Work required
From the data below, copy out every line that contains the string "building", treating uppercase and lowercase as different.

Information shown
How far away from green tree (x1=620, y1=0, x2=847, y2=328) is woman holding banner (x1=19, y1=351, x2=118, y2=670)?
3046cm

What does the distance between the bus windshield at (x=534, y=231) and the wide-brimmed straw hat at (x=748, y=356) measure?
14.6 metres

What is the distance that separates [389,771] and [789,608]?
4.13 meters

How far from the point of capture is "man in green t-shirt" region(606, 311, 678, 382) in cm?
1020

...

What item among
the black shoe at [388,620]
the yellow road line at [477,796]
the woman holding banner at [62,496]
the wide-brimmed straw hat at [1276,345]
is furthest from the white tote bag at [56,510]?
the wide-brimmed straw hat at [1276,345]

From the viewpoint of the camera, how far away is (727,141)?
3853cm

--

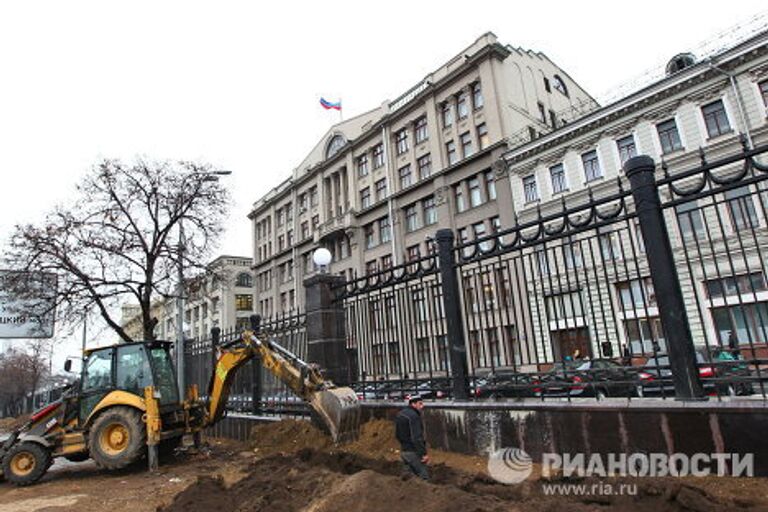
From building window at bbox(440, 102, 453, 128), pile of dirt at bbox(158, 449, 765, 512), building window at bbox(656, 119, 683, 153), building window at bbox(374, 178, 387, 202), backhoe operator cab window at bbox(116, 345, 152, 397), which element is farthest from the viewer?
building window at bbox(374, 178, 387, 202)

Solution
From building window at bbox(440, 102, 453, 128), pile of dirt at bbox(158, 449, 765, 512), building window at bbox(656, 119, 683, 153), building window at bbox(374, 178, 387, 202), backhoe operator cab window at bbox(116, 345, 152, 397), which element is farthest from the viewer?
building window at bbox(374, 178, 387, 202)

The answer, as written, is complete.